In a two-sided market, payment for services rendered must come from one side or the other, and – as far as sourcing suppliers goes – it very rarely comes out of the pocket of the planning organisation (client). Indeed, the client can typically receive cash back in the form of rebates from agencies. But, why should that be? The client pays for all other event delivery services, so why is there no perceived value from the souring expertise?  After all, it saves the client a lot of time and cost in terms of not having to employ teams of additional event planners to source and negotiate, so why is there little value attributed to this service? These are not straight forward questions, and the hotel chains have long known that if a client wants to use an agency but prefers the commission model (and let’s not forget, many clients do prefer the commission model), then hotels need to adopt a sensible commission model that allows an agency to survive and make a profit.  Therefore, we need to understand causation.

Agency Value?

Equally, and to what I believe to be part of the rationale for this strategic decision by Marriott… Why should hotels pay commission to agents who (certainly not all) don’t consider that they’re providing the hotel with a service?  When I was an agent, I took the approach that hotels & venues were both a client and a supplier.  If someone pays you, they are invariably a client because you’re providing a service, presumably of some value.  Yet, the most consistent gripe I heard when sitting on hotel advisory boards was the escalating costs of distribution and the poor business conversion rates via 3rd party channels compared with direct, both of which impact on profit.  The latter pain point is a consequence of the way agencies operate and thus makes the former more difficult to bear.  My teams and the agencies I worked for took this on board and we strived hard to ensure that we provided optimum value as a distribution channel and ‘service’, which meant working hard to increase average conversion rates and providing a service that would ultimately be of greater value via a 3rd party.  This benefited our business as much as it did the hotels, with stronger supplier relationships, more efficient operations, and strong client retention and new business win ratios. 
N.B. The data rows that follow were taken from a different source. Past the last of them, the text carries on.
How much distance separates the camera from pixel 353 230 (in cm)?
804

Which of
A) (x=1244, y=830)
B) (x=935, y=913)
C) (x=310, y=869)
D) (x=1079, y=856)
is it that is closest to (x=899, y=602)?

“If you are paid by someone, they are invariably a client, because you’re providing a service, presumably of some value.” 

In the context of client-agency-hotel relationships, these are big challenges but they are not insurmountable.  Agencies can bring great value to the market. Marriott have said as much within their statement. Some may view that as hollow words and ask what else they’re meant to say, but Marriott employs large teams that are focussed on account managing the agencies and nurturing the partnerships that provide them with value.  However, as with any partnership, if one of the parties doesn’t feel they are getting full value, they’re eventually going to employ an alternative strategy.  You may not agree with it, but once you pinpoint the cause and effect, you can make sense of it.

So, what does the future look like? Well, this is the first move and it depends now upon what follows. The agency community, most likely via industry associations, will seek dialogue with Marriott and try to exert pressure. If Marriott are to buckle under such pressure, it’s likely they will want some assurances in return. Hotels largely report that business conversion from agencies sits at an average of 5%-8%, which needs to – at least – be tripled for hotels to see real value from a commissionable service. 

The hotels have long felt that this is not an equitable model.  It’s eroding their profits.  Equally, agencies have seen their costs of business increasing over the last decade, having to provide more services for increasingly less margin.  So, the client must come into the equation somewhere too, but that’s probably the basis of an altogether different blog.

Technology, data, and thus business reporting has improved immensely over the last decade.  It’s still not where it needs to be, but maybe Marriott and other hotels will utilise their reporting mechanisms to adopt an alternative commission policy rewarding agencies that support their business objectives and deliver higher average business conversion rates.